INPUT DATA -
## begin

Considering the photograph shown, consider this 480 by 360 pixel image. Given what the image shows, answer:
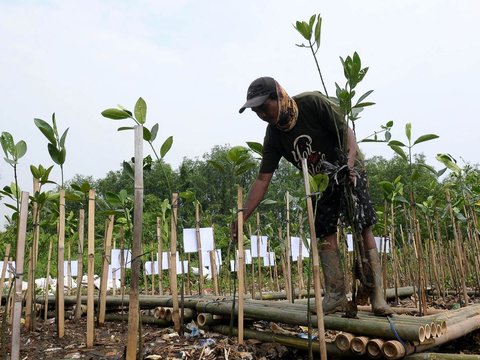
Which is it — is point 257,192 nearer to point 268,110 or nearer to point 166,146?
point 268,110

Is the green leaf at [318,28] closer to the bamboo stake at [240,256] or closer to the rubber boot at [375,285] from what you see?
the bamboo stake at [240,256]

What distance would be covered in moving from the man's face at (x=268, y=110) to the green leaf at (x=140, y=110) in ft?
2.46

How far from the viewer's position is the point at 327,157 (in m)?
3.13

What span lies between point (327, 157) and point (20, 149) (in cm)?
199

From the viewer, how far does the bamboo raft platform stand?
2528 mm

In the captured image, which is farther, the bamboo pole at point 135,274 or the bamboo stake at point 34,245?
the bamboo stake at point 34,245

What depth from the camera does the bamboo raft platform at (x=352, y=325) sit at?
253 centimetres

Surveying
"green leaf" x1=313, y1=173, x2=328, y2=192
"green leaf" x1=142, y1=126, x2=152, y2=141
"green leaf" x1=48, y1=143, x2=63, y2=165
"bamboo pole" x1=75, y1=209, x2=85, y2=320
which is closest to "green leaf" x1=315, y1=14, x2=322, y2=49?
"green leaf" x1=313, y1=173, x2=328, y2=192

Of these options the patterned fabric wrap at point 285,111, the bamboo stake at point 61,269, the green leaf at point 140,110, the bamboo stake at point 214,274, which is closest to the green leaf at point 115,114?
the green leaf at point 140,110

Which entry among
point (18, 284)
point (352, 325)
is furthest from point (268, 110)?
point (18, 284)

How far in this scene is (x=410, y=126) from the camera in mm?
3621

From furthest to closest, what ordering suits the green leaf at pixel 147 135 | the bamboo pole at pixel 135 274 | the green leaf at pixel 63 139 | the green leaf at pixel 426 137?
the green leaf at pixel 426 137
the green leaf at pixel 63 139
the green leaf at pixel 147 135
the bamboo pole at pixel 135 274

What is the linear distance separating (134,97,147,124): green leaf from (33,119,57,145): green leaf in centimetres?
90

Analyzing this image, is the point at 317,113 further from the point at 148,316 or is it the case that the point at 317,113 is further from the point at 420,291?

## end
## begin

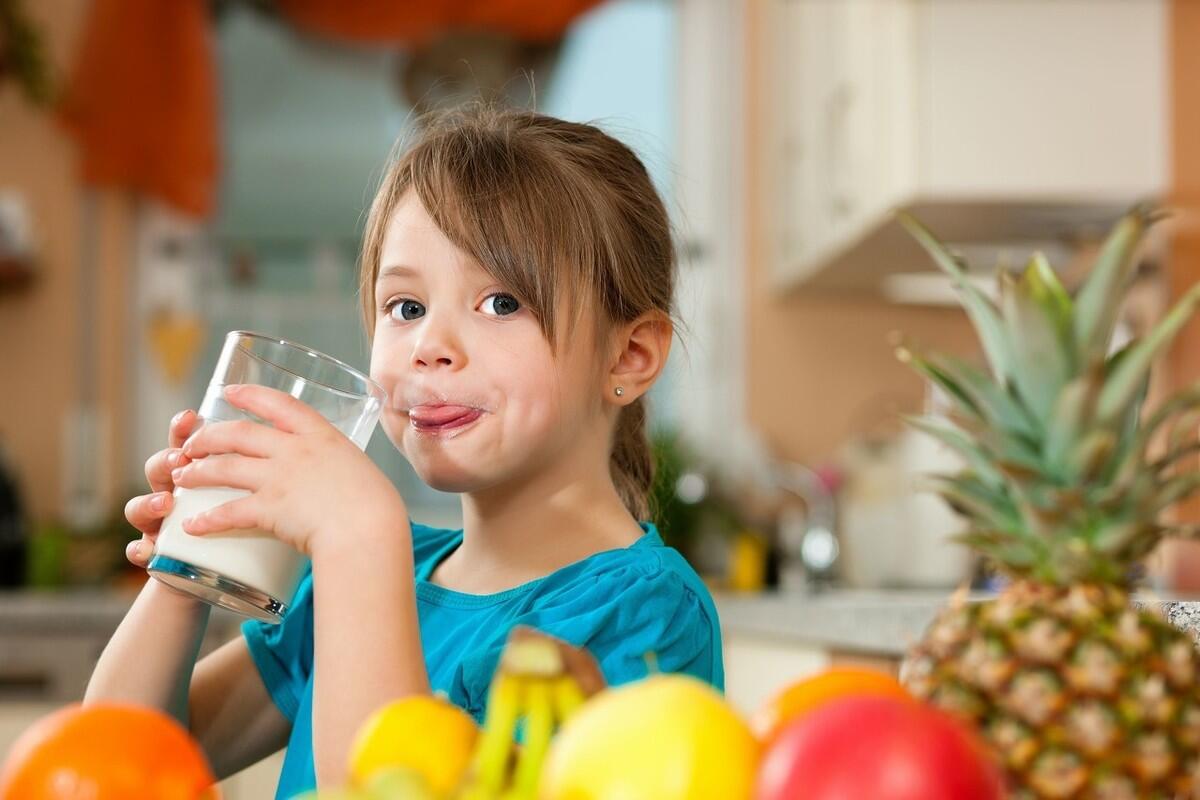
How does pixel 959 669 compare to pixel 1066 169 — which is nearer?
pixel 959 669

## end
## begin

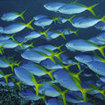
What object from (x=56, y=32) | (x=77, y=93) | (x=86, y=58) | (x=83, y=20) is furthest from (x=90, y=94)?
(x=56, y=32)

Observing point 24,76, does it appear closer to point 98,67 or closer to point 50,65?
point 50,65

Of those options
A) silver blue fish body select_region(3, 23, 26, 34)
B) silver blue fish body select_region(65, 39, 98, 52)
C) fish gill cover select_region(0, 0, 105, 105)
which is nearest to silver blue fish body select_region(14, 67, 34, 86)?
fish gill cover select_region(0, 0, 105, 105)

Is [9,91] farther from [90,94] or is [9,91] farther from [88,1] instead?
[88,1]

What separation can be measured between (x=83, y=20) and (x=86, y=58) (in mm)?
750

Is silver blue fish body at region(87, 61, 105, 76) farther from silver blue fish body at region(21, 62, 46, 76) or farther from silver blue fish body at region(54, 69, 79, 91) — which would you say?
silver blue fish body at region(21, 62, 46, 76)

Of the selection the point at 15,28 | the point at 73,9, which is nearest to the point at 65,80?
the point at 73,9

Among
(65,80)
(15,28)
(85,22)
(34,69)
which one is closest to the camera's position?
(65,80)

## end

GOAL -
Copy the lines of the listing from the one containing "From the viewer, how" through the one containing "253 centimetres", switching "bamboo raft platform" to "bamboo deck" and leaving everything else unchanged.

SOLVED EXERCISE -
From the viewer, how far does the bamboo deck stand?
2528 mm

In the captured image, which is farther, the bamboo pole at point 135,274 or the bamboo stake at point 34,245?
the bamboo stake at point 34,245

What depth from the camera does the bamboo deck at (x=352, y=325) sit at?
253 centimetres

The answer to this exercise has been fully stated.